An airman works on the canopy of a F-16 fighter jet.

An airman works on the canopy of a F-16 fighter jet. Gettyimages.com/Stocktrek Images

Big Blue challenged the Air Force's choice of Accenture to build the platform at Tinker Air Force Base, but now the service branch will reconsider part of the evaluation.

IBM didn’t succeed on each part of its protest against the Air Force's award of a contract to Accenture.

But the Government Accountability Office saw enough in Big Blue's arguments to tell the Air Force that it should do at least a partial re-evaluation and make a new award decision.

The Air Force could again choose Accenture because among the challenges IBM submitted as part of a protest, GAO only told the Air Force to take a second look at how it evaluated Accenture’s pricing.

The contract at the heart of the dispute is a small one at $25 million. Maybe the price tag doesn't look great, but it is high-level work and looks like it has the potential to expand or be a gateway to similar work.

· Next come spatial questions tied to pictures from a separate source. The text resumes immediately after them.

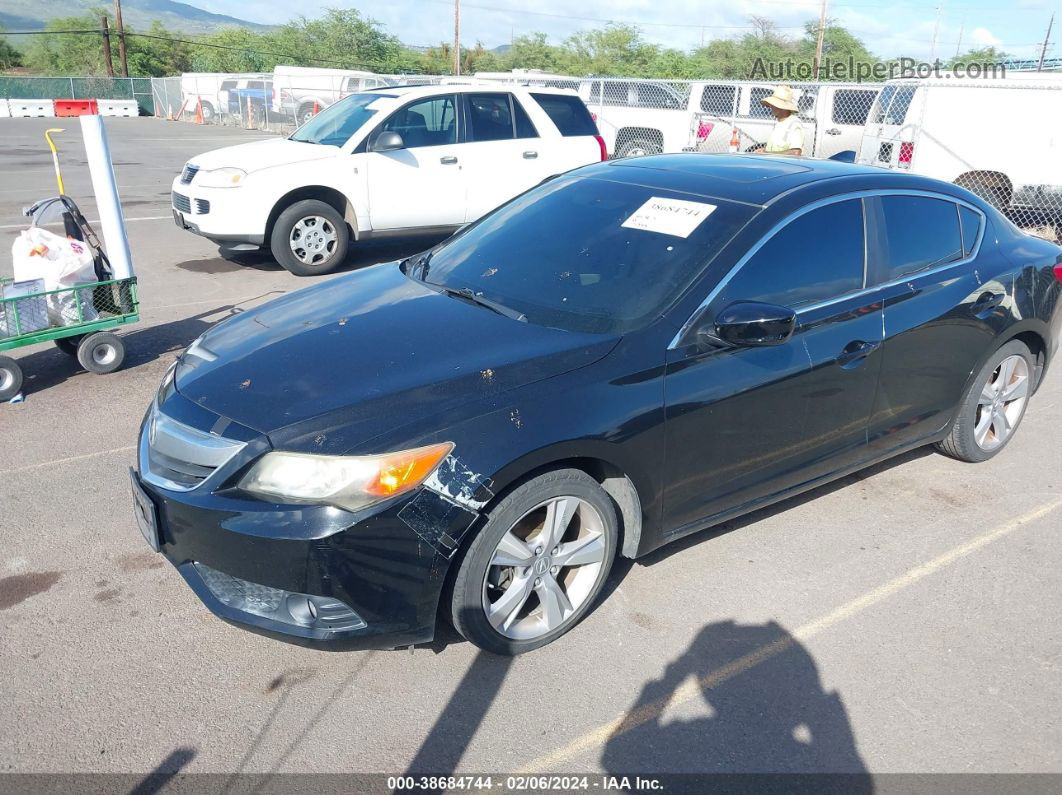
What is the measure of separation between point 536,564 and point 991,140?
1123 cm

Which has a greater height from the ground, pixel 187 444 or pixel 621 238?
pixel 621 238

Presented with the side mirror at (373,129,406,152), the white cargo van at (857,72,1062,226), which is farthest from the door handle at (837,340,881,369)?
the white cargo van at (857,72,1062,226)

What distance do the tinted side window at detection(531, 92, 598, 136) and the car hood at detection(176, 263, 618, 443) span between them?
705 centimetres

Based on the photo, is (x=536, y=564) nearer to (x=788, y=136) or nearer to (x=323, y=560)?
(x=323, y=560)

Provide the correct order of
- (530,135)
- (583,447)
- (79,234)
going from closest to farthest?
(583,447)
(79,234)
(530,135)

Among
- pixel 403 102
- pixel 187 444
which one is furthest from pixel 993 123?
pixel 187 444

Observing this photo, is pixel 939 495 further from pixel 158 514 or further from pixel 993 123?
pixel 993 123

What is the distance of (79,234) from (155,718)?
4356 mm

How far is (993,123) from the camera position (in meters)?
11.8

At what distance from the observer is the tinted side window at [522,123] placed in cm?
1010

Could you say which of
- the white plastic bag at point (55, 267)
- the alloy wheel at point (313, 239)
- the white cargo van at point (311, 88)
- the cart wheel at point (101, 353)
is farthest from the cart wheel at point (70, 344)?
the white cargo van at point (311, 88)

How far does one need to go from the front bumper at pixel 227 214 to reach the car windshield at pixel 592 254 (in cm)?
494

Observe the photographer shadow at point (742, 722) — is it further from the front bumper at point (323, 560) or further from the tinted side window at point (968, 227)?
the tinted side window at point (968, 227)

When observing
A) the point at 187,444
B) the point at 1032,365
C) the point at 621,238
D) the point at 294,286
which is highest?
the point at 621,238
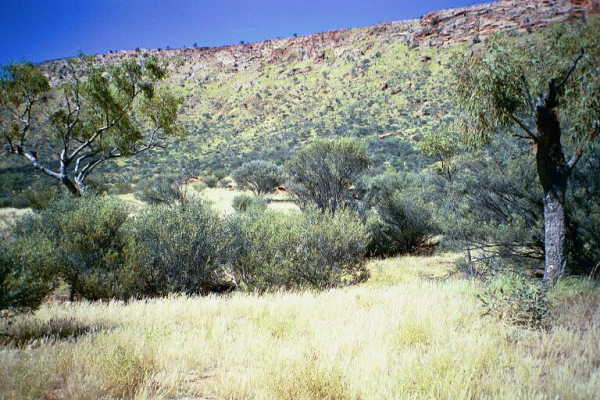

The Air Force Sustainment Center wants what it calls an “industrial internet-of-things” platform inside an air logistics facility at Tinker Air Force Base in Oklahoma. Eventually, that IOT platform could be used at multiple bases.

Some of the objectives of the contract include improved visibility into maintenance and manufacturing activities, breaking down data silos, automated business processes, and aggregated operational technology data at the enterprise level.

In its protest, IBM argued that Accenture should have been rejected because it didn’t meet the minimum relevant experience criteria. IBM also claimed the solicitation was ambiguous because the requirements weren’t clear, the agency’s discussions were misleading and unfair, and that the best-valued tradeoff was flawed.

GAO rejected all of those claims. But IBM’s challenge to the price realism evaluation was enough for GAO to send the award decision back to the Air Force. GAO found the evaluation of several contract line items was unreasonable.

Which means the contract is back at the Air Force. GAO's decision gives IBM another chance to win, but Accenture could also win again. It’s anyone’s ballgame right now.